What this task involves: Nothing but the lines from the one with "Olaylı Yıllar ve Gençlik" through the end of the listing should be reproduced, each exactly and with pictures omitted.

- - -

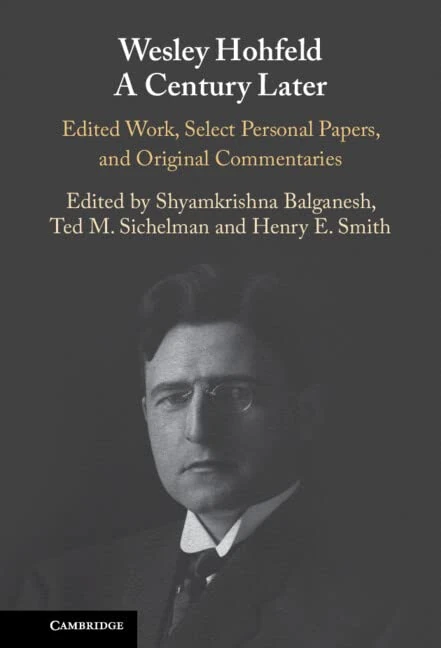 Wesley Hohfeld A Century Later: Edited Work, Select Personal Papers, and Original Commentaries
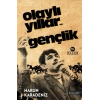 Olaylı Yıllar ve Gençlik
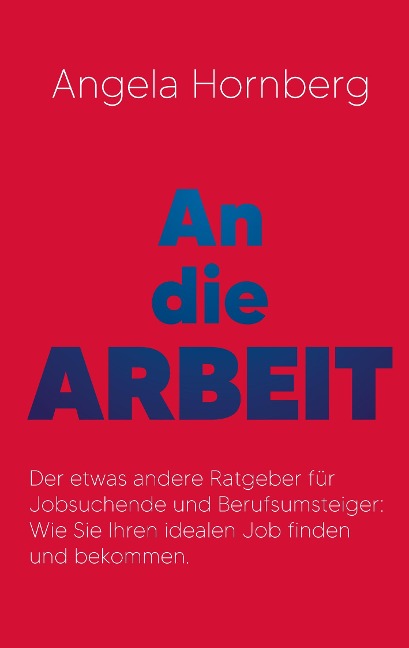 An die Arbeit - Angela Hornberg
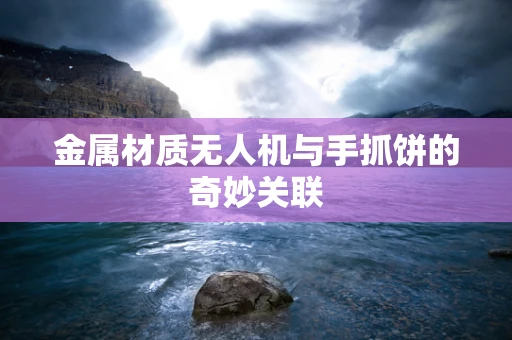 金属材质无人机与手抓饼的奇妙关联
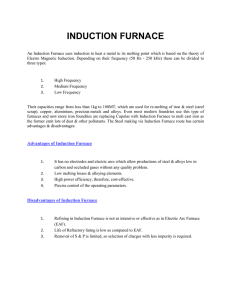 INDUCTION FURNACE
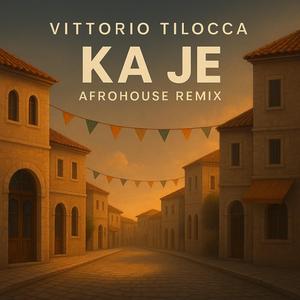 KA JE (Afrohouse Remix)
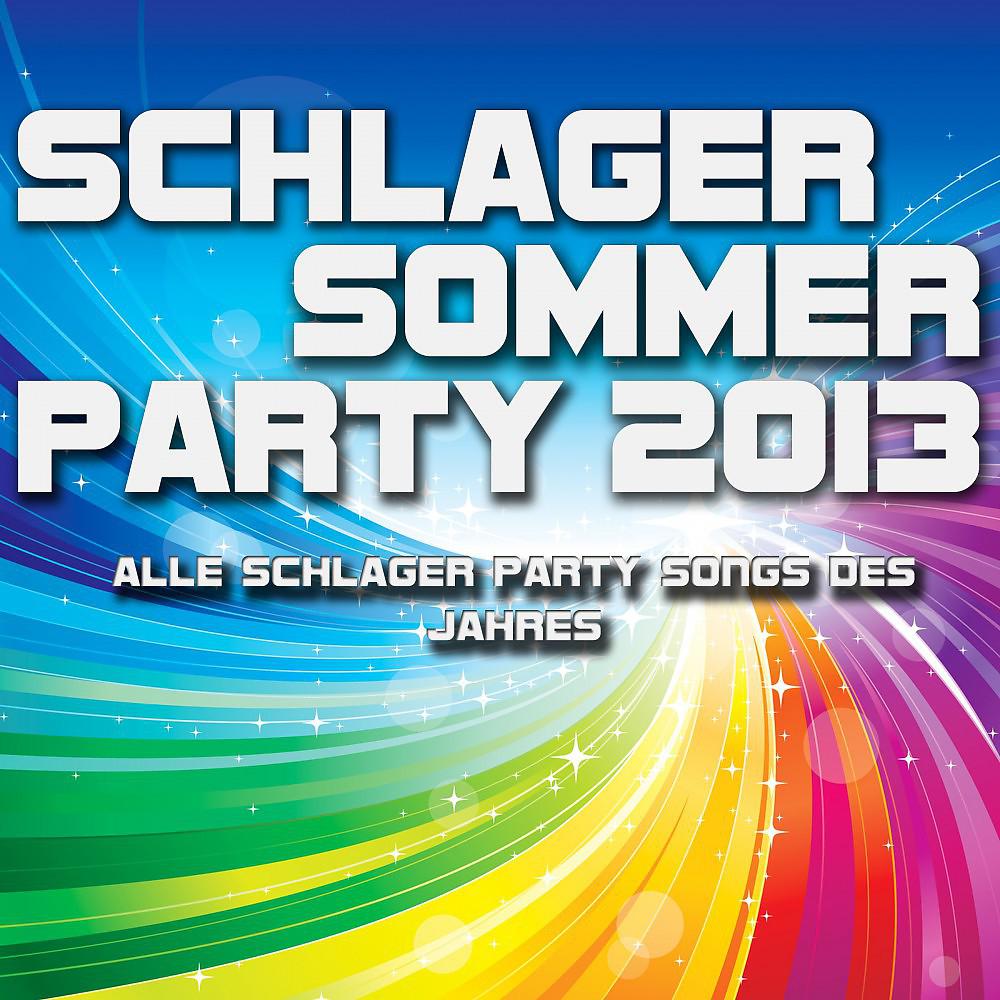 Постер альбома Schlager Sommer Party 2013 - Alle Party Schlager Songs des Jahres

- - -

Written answer:
 Olaylı Yıllar ve Gençlik
 An die Arbeit - Angela Hornberg
 金属材质无人机与手抓饼的奇妙关联
 INDUCTION FURNACE
 KA JE (Afrohouse Remix)
 Постер альбома Schlager Sommer Party 2013 - Alle Party Schlager Songs des Jahres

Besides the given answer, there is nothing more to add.